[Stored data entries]
>>

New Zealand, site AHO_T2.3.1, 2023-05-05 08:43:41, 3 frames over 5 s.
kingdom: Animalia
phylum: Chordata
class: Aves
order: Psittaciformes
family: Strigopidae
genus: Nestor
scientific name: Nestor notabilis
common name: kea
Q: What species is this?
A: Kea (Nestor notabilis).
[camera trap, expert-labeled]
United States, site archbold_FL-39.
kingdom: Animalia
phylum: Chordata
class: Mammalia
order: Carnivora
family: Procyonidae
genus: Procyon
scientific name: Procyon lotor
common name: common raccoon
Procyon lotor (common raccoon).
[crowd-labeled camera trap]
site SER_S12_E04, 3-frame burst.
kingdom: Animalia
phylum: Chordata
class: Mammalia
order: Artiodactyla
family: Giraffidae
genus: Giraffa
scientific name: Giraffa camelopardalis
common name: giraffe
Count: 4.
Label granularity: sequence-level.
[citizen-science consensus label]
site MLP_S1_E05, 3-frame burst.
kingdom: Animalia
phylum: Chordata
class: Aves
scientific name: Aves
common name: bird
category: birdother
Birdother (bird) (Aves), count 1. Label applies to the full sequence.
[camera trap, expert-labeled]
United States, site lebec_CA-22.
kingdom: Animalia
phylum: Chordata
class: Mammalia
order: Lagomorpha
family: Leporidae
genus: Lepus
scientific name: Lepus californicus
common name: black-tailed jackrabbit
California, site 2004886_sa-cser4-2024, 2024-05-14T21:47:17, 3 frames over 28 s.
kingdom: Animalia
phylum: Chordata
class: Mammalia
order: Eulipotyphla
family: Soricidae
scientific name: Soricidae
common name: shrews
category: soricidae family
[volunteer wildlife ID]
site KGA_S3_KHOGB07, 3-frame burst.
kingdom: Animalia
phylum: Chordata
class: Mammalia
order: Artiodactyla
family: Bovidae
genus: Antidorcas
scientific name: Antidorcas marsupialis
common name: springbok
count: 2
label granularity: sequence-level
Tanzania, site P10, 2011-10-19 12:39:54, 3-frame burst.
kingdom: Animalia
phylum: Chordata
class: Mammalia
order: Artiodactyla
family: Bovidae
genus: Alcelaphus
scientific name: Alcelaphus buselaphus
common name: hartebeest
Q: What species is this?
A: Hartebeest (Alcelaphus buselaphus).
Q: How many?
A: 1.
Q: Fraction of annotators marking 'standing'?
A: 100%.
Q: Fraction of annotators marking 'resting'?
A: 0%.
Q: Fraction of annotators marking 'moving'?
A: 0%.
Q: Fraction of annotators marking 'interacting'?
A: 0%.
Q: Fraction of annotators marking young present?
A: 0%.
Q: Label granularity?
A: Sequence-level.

<<

*WHAT IS EXPECTED*: Where does the string "frames" appear in the records above? Show every line that holds it.

*EXPECTED ANSWER*:
New Zealand, site AHO_T2.3.1, 2023-05-05 08:43:41, 3 frames over 5 s.
California, site 2004886_sa-cser4-2024, 2024-05-14T21:47:17, 3 frames over 28 s.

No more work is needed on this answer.